Finding out what ethical and moral decisions trouble high school students year after year is a unique undertaking at the Shelton School’s Ethics Symposium. The 19th annual symposium, recently hosted at UT Dallas by the Naveen Jindal School of Management, took sophomores and juniors from Shelton and other North Texas schools far beyond themselves, deep into adult decision-making territory.
Questions they considered included: What responsibility do we have to help a paroled murderer re-start his life? And how will we answer if the murderer is staring us in the eye?
Those were not just hypotheticals. The more than 100 high school students in attendance listened in rapt silence as Prison Entrepreneurship Program (PEP) CEO Bryan Kelley spoke about how he got addicted to cocaine, ended up in a barroom brawl that resulted in a man’s death and was sentenced to life in prison.
Kelley’s road to redemption began after a prison-yard riot, as he sat handcuffed in the grass for three hours, covered in fire ants.
“I decided then I was tired of being part of the problem. I wanted to be part of the solution, but like most people in prison, I didn’t know how,” he said during his keynote address Feb. 6 at the Davidson-Gundy Alumni Center.
Gradually, he figured out a way. Kelley enrolled in the PEP program at the Cleveland Unit prison in East Texas and earned a psychology degree while still behind bars. Paroled for good behavior after 21 years, he joined the PEP staff in 2014 and counseled fellow convicts, including some who committed murder after being bullied or as payback to a child molester.
“There are a lot of gray areas out there,” Kelley said. “We are all deserving of a second, third or fourth chance.”
The key, he told students, was to think about ethics every chance you get: “You just can’t make decisions on a whim.”
Dr. Diane McNulty, JSOM’s associate dean for external affairs and corporate development, and JSOM Executive Education Clinical Professor Gerald (Jerry) Hoag were responsible for bringing the Shelton program to campus.
“Shelton approached UT Dallas and the Jindal School about partnering with us, as we are nearby educational neighbors, and we knew JSOM had an ethics curriculum,” Anne Hendrick-Thomas, Shelton’s director of public relations and marketing, said.
McNulty said that at the 2019 symposium, Kelley excelled at showing students how prisoners feel remorse and how they struggle to adapt to society after leaving jail.
“His presentation was stunning in that he clearly addressed walking the fine line between what is legal, ethical and moral, and the personal grief that offenders pay for a moment of bad judgment,” she said. “I believe attendees felt his grief and his dedication through the PEP to improving the future for released felons.”
McNulty said UT Dallas hosted the symposium as part of its ongoing effort to broaden students’ perspective on ways to improve society. Starting last fall, Jindal School undergraduate students are now required to complete 100 hours of community service in order to graduate.
Sean Heffernan, a student at the Dallas-based Shelton School, gave Kelley’s speech a rave review.
“It was fascinating to see how a man can grapple with the consequences of making a bad decision and decide to turn a really bad situation into a really positive one,” Heffernan said.
“Yes, we need to protect people from crime. But we also need to treat people in prison with compassion and help them better themselves. Otherwise, they’ll head right back to prison, over and over, until it becomes a brutal cycle.”
Shelton student Mark Williams said Kelley offered a much-needed lesson in rejecting preconceived notions.
“It was a big shock to me to find out that the murderer he was talking about was really himself,” Williams said. “You have to look at everyone’s perspective: People do change.”
The symposium drew students from Shelton and other schools in North Texas for a day of wide-ranging discussion.
When Shelton ethics instructor Wil Matthews challenged the audience to come up with a good description for America’s current ethical climate, one student yelled “a state of confusion!”
Matthews replied that ethical clarity is actually an individual responsibility. “There is no ethics police,” he said. “It’s up to you. We all have a chance to make a change.”
Speakers came from fields as diverse as technology, medicine, religion and the military.

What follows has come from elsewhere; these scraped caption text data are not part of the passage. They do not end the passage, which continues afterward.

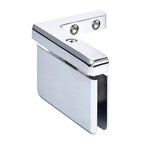 CRL Prima 05 Series Left Hand Offset Mount Hinge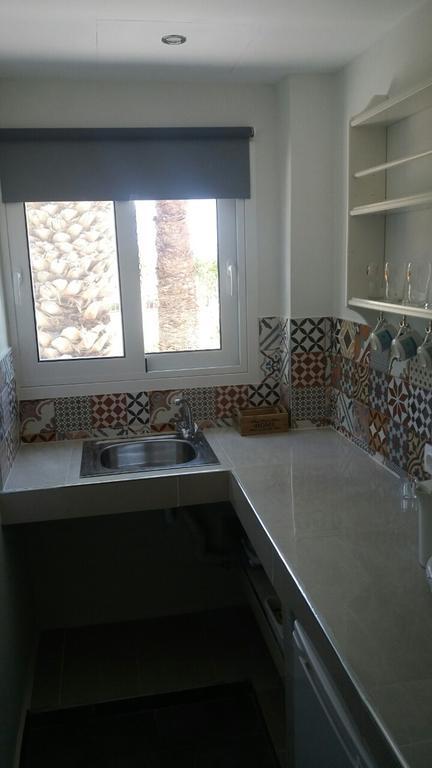 Esperida Rooms & Studios Amoopi Bagian luar foto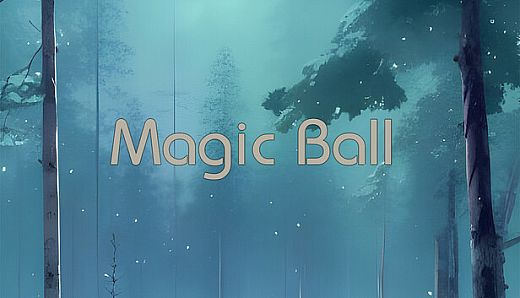 magic ball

Clint Bruce, a former Navy SEAL, spoke of the complicated ethics of working in a war zone. “Ethics exposes you to enormous risks. Even if you make the right call, it can still cost men’s lives,” he said.

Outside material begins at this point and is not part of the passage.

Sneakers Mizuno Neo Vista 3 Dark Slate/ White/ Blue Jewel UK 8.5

While the stakes are not usually quite so high for students, their decision-making process can be just as challenging, Bruce said. “The hardest thing is making an unpopular decision, holding your ground and knowing in your soul that you’re right.”

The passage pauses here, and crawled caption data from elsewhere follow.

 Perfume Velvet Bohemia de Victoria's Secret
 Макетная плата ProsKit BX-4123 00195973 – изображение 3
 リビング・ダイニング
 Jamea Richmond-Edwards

Shelton student Abbey Euting agreed. She said the symposium served as a reminder to ignore peer pressure and follow your gut.
“You might be at home on a Friday night while everybody’s going to parties and drinking, and it’s on their social media. … It seems like the cool thing to do, but it’s not the right thing, so which do I do?” she said.
The answer, she said, is to “know your moral compass. You’ve got to know yourself, know what you believe in and stick to it, as hard as that can be.”